══ 本文抜粋

弁碁士の呟き

私と囲碁(61)高津高6囲碁会

| 2024年3月29日new!

石井邦生九段(手前右)の指導碁

大阪府立高津高等学校を卒業したのが昭和29年(1954)3月、今から69年も前のことである。僅か3年の青春のひとときを共有しただけの学友たちが今なお集まり年4回の囲碁会を楽しんでいる。

発足の経緯については、平成16年(2004)6月発行の卒業50年記念誌「坊ちゃん嬢ちゃんの半世紀」の記事を紹介するのが適切だろう。

 まず、発会のきっかけを作った村上周郎君の「高6囲碁会の流れ」と題する記事である。

════
══ 入力データ

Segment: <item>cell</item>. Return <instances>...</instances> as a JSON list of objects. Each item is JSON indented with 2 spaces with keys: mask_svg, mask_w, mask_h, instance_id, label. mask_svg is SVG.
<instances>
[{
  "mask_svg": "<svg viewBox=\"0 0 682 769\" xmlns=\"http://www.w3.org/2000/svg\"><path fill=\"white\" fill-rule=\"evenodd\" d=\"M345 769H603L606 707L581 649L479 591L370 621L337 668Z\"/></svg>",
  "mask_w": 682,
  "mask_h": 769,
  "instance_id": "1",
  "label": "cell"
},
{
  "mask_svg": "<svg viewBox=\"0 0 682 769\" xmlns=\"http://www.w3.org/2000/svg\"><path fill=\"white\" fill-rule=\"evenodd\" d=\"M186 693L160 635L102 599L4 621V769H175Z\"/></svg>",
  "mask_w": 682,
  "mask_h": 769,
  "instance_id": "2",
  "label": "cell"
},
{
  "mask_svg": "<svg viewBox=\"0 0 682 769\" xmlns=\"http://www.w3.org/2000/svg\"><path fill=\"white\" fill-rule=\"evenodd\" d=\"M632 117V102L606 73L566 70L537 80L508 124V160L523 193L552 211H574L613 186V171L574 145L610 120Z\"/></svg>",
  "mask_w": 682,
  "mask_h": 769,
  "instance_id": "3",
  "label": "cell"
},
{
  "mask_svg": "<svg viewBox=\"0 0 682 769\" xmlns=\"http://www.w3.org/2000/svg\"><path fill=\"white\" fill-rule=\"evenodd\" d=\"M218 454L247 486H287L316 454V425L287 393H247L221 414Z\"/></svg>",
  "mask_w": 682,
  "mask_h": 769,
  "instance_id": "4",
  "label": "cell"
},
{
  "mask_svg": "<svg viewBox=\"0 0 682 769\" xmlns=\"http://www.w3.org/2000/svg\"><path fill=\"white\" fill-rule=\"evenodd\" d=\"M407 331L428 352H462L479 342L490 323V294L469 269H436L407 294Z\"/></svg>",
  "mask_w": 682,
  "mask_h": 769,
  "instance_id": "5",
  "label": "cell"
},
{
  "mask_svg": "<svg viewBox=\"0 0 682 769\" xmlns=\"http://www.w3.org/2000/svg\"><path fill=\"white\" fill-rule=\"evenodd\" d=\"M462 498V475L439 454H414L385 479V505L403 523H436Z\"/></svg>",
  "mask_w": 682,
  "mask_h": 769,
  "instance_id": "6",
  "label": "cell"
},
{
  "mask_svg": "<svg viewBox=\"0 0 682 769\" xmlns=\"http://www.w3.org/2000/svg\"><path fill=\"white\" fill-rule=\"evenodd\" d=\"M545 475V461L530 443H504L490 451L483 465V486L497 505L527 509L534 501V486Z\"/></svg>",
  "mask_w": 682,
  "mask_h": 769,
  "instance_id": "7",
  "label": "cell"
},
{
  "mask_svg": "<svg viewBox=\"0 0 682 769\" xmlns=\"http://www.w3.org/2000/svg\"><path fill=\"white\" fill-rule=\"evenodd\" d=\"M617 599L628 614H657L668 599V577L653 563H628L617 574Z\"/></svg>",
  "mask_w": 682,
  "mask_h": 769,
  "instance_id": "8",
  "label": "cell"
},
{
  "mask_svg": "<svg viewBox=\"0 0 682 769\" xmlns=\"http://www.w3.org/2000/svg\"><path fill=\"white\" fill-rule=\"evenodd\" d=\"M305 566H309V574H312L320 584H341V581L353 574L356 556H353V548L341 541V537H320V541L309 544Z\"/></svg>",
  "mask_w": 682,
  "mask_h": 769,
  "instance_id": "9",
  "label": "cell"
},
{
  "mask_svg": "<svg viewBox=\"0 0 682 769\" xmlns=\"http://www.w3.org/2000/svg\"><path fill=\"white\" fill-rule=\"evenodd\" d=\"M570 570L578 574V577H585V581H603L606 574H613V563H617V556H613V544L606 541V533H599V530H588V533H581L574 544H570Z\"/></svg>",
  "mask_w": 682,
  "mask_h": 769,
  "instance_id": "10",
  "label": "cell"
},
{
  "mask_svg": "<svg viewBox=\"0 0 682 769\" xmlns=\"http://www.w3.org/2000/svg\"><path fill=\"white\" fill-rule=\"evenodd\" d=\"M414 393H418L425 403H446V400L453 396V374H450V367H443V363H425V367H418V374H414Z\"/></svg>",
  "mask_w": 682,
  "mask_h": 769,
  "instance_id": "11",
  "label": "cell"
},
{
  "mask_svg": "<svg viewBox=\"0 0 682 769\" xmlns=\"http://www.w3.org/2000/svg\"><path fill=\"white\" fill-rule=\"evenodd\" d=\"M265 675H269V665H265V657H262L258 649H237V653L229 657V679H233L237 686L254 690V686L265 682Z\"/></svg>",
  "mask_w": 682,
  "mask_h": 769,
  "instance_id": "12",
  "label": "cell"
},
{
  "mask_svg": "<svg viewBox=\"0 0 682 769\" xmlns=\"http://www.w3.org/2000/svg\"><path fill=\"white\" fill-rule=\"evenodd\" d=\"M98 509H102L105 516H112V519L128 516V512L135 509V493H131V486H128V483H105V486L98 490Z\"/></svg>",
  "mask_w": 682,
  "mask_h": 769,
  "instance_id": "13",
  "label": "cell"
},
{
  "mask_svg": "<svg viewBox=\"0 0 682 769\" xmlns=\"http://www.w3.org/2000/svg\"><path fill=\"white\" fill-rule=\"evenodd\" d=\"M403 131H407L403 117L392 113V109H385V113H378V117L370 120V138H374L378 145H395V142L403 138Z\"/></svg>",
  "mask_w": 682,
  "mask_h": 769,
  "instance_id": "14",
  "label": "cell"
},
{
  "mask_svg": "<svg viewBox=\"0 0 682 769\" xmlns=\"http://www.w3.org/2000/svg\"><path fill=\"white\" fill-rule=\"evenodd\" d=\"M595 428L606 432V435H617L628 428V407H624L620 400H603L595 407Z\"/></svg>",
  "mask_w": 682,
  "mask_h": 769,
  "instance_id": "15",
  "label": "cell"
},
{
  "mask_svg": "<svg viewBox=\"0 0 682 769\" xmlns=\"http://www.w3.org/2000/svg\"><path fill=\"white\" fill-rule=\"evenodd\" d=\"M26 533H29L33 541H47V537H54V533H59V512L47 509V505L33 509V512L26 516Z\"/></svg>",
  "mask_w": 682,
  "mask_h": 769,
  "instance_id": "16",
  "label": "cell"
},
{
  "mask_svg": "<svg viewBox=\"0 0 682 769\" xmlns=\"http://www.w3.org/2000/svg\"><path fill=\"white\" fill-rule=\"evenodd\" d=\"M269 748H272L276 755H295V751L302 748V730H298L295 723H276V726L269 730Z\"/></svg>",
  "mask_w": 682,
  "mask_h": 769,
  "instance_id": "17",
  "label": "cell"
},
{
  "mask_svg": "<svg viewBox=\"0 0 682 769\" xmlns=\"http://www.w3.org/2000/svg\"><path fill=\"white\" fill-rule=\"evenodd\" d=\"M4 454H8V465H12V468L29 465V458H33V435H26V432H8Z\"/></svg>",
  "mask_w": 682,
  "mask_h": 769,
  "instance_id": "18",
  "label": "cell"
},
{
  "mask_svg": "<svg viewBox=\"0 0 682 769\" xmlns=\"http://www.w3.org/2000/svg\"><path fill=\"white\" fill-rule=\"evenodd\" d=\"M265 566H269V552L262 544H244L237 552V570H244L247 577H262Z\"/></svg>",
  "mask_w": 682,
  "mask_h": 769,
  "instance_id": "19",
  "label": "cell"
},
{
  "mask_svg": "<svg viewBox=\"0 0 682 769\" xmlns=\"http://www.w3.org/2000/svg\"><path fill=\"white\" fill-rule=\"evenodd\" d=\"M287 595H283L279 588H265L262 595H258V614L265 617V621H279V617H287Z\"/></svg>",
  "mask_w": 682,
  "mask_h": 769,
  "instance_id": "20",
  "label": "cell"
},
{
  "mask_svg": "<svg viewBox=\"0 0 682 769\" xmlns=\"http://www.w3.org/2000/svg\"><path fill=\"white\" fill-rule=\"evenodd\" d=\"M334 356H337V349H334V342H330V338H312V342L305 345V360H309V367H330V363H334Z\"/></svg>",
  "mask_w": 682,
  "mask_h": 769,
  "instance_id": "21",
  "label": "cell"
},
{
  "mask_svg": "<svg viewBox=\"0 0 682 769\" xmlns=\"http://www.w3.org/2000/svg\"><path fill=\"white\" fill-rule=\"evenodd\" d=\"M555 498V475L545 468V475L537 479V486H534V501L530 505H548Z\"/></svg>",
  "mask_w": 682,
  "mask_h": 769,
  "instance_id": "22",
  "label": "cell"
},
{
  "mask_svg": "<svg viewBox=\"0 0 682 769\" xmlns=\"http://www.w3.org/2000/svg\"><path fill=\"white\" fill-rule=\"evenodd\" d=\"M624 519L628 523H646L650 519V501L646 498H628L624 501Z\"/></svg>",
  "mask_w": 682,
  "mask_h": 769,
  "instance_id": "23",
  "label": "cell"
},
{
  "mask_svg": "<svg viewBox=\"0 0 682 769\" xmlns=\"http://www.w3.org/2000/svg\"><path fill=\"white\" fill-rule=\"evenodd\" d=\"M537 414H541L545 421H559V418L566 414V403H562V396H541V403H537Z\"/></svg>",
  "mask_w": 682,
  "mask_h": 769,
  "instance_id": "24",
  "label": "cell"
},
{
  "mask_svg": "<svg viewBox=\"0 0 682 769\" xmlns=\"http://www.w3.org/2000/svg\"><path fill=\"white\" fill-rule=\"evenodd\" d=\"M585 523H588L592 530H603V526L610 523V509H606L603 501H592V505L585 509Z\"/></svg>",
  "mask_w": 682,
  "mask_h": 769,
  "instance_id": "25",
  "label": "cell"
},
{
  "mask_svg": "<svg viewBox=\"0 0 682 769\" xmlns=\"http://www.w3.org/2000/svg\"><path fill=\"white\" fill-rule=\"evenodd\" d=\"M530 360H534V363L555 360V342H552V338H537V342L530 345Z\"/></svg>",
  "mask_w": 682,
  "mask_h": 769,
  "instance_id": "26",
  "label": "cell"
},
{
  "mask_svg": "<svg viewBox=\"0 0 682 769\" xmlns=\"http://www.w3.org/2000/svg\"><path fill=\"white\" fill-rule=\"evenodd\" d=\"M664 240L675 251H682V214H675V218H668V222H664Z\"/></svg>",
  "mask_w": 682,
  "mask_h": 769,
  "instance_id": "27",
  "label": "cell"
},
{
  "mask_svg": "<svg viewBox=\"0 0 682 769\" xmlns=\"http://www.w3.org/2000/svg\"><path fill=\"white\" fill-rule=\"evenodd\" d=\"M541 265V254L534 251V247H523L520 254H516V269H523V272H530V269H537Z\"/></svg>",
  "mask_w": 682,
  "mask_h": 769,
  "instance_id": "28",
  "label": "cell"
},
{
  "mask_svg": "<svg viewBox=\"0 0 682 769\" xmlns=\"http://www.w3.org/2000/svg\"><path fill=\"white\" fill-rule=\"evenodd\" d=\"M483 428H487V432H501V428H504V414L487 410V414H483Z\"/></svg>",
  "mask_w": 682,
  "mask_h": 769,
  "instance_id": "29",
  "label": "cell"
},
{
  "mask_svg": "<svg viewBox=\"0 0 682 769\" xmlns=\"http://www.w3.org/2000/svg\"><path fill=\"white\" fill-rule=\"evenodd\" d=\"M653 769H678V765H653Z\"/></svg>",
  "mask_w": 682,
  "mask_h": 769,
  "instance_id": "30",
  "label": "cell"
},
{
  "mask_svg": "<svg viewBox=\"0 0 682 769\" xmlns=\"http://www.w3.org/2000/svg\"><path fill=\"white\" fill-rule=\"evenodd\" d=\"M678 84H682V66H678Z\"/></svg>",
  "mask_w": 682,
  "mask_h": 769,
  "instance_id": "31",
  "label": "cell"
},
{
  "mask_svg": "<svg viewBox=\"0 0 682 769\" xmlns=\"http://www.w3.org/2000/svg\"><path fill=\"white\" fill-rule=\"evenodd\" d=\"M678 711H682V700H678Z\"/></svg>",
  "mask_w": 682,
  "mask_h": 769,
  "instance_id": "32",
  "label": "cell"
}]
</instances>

════

練習問題:
[a] 次の(i)〜(iii)が本文の内容と合っているかを判断してください。それぞれ「はい」か「いいえ」で答え、決め手となる本文の語句を正確に引用してください。(i) 高津高等学校の卒業は昭和29年3月である。(ii) 囲碁会は年に2回開かれている。(iii) 卒業50年記念誌は平成16年6月に発行された。
[b] 本文によると、卒業50年記念誌の題名は何ですか。
[c] 本文の「石井邦生九段(手前右)の指導碁」から「の流れ」と題する記事である。」までを、終わりの語句も含めて一字も変えずに出力してください。

解答:
[a]
(i) はい。「大阪府立高津高等学校を卒業したのが昭和29年(1954)3月」
(ii) いいえ。「年4回の囲碁会を楽しんでいる」
(iii) はい。「平成16年(2004)6月発行の卒業50年記念誌」

[b] 「坊ちゃん嬢ちゃんの半世紀」です。

[c]
石井邦生九段(手前右)の指導碁

大阪府立高津高等学校を卒業したのが昭和29年(1954)3月、今から69年も前のことである。僅か3年の青春のひとときを共有しただけの学友たちが今なお集まり年4回の囲碁会を楽しんでいる。

発足の経緯については、平成16年(2004)6月発行の卒業50年記念誌「坊ちゃん嬢ちゃんの半世紀」の記事を紹介するのが適切だろう。

 まず、発会のきっかけを作った村上周郎君の「高6囲碁会の流れ」と題する記事である。